> [Texto para analizar]:
Presentación de Omar CortésCapítulo undécimo. Apartado 12 - El primer caudilloCapítulo duodécimo. Apartado 1 - La determinación popular Biblioteca Virtual Antorcha

José C. Valades

HISTORIA GENERAL DE LA REVOLUCIÓN MEXICANA

TOMO SEGUNDO



CAPÍTULO 11 - LA ANTIAUTORIDAD

EL LEVANTAMIENTO EN CHIHUAHUA




Creyendo que, al igual de 1910, el estado de Chihuahua podría ser el cuartel general de un segundo alzamiento popular, uno de los primeros actos del general Victoriano Huerta al triunfo del golpe armado de febrero, fue entregar tal estado a los orozquistas derrotados en 1912, con el notorio objeto de que éstos pudieran dedicarse libre e impunemente al ejercicio de la venganza; porque muchos eran los agravios que se habían cometido maderistas y orozquistas durante la rebelión de Pascual Orozco; pero sobre todo, en seguida de la derrota, los caudillos orozquistas, en su mayoría, se vieron precisados a refugiarse en Estados Unidos.

Con el triunfo de Huerta en la ciudad de México, el orozquismo volvió a cobrar bríos, y llevado por los apetitos y al igual de 1912, los partidarios de Orozco no dudaron en ponerse a las órdenes de quien derrocó y asesinó a Madero. La facción, pues, resurgió; pero ahora como parte del huertismo.

> [Acción requerida]: ¿Puedes copiar de nuevo el texto sobre el levantamiento en Chihuahua, todo desde "EL LEVANTAMIENTO EN" hasta "en Estados Unidos.", cambiando "orozquistas" por "rebeldes"?

[Entradas guardadas]
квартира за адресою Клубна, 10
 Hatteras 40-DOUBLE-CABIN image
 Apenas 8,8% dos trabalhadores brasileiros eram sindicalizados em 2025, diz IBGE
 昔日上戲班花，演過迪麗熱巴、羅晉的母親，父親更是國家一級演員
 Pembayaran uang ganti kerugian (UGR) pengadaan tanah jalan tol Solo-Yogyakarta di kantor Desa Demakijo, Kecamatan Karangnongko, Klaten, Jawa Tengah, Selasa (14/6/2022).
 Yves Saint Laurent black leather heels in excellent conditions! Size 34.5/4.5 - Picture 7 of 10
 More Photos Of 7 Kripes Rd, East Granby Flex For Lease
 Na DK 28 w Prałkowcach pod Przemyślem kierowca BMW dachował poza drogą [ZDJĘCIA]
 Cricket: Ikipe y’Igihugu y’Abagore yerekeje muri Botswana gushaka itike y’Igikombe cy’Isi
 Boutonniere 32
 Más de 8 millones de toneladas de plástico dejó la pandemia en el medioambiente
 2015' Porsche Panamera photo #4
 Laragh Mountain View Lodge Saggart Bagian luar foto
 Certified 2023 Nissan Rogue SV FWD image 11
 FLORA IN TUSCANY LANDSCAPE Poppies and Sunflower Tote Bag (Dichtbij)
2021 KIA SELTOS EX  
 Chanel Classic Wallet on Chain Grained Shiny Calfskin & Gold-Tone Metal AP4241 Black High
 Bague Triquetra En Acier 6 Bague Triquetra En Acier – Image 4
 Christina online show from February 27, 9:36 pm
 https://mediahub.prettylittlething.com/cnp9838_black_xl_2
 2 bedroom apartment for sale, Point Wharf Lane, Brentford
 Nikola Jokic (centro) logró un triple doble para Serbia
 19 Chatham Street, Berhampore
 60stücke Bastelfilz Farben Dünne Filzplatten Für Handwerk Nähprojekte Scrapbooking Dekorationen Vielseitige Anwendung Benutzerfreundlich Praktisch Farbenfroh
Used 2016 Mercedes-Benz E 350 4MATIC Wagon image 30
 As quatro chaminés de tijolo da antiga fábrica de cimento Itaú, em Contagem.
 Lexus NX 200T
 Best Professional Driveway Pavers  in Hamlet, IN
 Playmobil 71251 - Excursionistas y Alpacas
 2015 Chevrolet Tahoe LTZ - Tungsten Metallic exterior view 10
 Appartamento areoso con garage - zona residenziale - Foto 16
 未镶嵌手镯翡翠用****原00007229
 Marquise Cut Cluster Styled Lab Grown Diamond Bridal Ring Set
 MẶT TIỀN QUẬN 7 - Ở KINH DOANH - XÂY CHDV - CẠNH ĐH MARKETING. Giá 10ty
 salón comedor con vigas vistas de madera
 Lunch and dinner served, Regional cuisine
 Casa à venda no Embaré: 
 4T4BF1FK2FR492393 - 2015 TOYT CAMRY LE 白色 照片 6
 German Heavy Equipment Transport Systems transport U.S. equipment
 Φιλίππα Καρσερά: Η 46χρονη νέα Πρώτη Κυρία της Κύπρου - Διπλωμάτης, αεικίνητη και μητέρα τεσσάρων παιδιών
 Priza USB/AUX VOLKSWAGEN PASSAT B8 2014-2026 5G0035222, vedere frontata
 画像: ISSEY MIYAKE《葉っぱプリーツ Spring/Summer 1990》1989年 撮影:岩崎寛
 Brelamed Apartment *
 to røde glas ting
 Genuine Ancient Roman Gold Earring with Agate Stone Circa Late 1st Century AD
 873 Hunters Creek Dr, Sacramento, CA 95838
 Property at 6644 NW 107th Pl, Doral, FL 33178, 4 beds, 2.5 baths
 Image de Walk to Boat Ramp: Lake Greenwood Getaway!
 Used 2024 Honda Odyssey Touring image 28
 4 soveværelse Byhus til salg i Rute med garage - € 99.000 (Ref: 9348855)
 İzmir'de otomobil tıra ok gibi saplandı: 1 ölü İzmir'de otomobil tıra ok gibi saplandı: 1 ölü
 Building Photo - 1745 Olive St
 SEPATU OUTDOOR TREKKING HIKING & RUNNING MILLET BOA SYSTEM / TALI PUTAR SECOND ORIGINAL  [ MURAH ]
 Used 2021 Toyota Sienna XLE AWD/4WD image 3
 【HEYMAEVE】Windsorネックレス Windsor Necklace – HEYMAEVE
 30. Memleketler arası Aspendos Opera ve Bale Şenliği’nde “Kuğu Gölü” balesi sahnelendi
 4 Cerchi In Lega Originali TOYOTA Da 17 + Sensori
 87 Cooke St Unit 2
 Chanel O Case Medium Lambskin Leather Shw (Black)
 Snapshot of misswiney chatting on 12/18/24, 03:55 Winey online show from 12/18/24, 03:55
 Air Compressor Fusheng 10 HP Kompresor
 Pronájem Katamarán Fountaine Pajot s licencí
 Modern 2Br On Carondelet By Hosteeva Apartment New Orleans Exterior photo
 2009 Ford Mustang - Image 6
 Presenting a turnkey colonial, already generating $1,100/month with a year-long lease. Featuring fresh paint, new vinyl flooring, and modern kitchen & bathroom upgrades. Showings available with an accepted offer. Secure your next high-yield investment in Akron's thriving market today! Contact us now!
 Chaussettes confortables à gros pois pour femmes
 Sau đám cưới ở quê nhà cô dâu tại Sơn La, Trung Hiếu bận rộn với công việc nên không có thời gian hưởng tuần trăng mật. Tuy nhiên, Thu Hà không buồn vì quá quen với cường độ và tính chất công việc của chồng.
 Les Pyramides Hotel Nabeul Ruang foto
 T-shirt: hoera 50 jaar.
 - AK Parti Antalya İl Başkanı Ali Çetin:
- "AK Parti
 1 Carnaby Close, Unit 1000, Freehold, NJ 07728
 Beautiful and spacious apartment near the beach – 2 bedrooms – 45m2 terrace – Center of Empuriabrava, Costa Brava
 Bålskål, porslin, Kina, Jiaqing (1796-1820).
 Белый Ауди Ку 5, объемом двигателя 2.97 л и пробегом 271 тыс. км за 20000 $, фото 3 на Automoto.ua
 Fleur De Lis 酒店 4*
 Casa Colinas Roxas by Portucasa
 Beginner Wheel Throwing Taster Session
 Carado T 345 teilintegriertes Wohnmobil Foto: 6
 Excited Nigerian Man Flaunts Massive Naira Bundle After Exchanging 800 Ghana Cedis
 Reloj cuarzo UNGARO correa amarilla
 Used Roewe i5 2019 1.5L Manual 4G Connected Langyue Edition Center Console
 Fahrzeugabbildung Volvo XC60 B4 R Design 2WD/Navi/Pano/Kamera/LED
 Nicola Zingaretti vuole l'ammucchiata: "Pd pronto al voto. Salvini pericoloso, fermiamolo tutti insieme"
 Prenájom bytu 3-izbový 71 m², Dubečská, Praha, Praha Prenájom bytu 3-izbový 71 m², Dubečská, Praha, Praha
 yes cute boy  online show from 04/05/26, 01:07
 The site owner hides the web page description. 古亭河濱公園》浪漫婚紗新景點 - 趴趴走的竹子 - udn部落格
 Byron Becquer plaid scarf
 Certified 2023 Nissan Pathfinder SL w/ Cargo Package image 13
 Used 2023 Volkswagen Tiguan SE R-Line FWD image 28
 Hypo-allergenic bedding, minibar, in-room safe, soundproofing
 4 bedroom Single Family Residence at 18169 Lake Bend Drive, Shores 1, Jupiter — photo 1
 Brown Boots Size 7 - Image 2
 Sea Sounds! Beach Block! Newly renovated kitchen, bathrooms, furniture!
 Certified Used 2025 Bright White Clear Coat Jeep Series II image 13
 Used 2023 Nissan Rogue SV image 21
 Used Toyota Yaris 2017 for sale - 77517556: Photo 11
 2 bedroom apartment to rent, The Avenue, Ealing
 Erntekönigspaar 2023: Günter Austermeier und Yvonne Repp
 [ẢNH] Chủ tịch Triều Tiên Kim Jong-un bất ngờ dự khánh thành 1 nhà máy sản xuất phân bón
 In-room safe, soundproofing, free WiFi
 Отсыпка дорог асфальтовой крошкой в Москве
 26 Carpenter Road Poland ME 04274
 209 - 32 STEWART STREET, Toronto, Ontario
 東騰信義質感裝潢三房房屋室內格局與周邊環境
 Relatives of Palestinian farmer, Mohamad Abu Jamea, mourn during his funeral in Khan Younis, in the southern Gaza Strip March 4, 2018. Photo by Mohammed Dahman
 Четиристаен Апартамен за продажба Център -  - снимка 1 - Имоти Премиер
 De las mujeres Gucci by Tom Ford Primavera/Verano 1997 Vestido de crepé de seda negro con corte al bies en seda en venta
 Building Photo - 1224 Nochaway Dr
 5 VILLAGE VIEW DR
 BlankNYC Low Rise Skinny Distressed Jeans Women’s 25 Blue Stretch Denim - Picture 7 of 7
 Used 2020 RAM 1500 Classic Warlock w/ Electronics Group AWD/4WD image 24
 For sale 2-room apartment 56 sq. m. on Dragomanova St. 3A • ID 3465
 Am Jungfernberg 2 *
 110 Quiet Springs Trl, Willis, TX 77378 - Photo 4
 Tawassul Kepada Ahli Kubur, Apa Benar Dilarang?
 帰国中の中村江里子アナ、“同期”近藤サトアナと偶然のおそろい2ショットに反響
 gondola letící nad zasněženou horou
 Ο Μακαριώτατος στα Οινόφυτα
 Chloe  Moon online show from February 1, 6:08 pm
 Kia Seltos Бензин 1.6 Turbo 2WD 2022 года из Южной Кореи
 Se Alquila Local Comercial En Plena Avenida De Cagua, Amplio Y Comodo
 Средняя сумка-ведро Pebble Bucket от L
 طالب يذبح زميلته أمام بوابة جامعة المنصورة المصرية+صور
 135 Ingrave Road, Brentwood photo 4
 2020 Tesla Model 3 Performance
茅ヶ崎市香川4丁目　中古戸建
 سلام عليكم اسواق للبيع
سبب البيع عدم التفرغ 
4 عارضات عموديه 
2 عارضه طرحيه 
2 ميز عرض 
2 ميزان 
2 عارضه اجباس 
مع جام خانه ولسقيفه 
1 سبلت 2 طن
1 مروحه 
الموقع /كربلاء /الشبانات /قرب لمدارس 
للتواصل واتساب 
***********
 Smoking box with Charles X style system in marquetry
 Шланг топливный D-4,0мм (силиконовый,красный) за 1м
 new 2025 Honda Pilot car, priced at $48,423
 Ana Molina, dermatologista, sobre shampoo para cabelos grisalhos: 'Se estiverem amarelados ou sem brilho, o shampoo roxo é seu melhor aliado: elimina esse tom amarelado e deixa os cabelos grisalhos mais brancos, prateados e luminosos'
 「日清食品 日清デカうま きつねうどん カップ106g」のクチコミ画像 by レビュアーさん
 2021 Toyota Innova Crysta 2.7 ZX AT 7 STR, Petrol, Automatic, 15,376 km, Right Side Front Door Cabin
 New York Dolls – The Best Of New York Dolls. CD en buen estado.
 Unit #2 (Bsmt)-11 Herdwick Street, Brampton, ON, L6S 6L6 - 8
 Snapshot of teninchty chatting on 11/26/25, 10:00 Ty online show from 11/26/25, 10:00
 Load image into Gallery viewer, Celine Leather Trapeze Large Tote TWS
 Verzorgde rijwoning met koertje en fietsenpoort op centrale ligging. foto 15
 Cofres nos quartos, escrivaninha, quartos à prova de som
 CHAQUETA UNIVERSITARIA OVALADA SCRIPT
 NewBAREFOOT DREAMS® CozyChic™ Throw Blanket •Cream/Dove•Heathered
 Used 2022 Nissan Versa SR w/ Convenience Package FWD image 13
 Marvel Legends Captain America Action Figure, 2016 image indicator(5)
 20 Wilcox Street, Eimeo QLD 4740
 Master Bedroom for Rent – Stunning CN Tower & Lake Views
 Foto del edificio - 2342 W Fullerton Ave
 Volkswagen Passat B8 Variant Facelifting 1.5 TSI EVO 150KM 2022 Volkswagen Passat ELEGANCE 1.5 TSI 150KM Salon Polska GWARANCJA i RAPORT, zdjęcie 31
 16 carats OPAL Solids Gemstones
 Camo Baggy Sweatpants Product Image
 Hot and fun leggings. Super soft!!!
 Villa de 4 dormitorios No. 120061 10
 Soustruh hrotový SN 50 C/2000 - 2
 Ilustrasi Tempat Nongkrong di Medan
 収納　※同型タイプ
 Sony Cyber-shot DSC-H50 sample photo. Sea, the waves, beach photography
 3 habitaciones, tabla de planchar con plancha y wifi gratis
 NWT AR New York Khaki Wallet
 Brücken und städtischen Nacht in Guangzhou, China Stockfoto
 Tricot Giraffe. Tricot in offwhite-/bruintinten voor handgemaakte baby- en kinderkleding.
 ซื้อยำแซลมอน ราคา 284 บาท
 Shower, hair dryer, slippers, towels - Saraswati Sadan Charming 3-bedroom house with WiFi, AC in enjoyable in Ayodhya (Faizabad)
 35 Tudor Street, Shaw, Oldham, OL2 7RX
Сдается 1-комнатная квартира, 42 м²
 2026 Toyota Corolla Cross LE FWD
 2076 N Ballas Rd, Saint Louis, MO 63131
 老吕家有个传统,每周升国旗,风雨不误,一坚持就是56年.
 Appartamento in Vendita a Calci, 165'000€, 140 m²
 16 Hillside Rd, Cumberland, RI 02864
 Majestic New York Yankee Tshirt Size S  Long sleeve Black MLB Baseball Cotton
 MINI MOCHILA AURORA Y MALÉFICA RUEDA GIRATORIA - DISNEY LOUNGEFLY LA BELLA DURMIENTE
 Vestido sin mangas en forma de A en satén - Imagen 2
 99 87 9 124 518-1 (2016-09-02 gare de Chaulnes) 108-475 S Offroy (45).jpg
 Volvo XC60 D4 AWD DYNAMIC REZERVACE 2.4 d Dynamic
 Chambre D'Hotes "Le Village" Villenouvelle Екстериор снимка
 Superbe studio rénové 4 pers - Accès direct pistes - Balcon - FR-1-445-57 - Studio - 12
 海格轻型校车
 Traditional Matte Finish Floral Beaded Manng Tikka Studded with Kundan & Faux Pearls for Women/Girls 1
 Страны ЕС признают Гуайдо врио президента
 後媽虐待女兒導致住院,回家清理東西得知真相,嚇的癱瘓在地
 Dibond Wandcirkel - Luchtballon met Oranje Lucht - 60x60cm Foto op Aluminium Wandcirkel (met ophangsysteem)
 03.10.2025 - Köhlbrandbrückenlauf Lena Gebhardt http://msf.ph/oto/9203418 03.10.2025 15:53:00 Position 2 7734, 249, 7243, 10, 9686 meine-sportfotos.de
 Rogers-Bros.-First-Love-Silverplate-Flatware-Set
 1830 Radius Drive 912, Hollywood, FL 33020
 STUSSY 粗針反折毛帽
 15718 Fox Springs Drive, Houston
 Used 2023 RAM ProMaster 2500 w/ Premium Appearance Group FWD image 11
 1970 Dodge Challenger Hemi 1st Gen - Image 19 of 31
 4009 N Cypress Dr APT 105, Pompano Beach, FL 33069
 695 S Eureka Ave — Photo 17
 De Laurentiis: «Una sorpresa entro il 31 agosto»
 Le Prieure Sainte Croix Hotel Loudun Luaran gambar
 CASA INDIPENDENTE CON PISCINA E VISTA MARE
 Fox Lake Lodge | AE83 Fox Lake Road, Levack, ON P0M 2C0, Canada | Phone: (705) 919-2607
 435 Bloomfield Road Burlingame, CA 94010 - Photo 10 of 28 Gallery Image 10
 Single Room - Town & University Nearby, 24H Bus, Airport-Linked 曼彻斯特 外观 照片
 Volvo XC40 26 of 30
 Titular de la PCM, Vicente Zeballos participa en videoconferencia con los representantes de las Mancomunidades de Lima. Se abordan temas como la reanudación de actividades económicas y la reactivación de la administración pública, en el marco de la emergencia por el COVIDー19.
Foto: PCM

> [Ejercicio resuelto]:
EL LEVANTAMIENTO EN CHIHUAHUA




Creyendo que, al igual de 1910, el estado de Chihuahua podría ser el cuartel general de un segundo alzamiento popular, uno de los primeros actos del general Victoriano Huerta al triunfo del golpe armado de febrero, fue entregar tal estado a los rebeldes derrotados en 1912, con el notorio objeto de que éstos pudieran dedicarse libre e impunemente al ejercicio de la venganza; porque muchos eran los agravios que se habían cometido maderistas y rebeldes durante la rebelión de Pascual Orozco; pero sobre todo, en seguida de la derrota, los caudillos rebeldes, en su mayoría, se vieron precisados a refugiarse en Estados Unidos.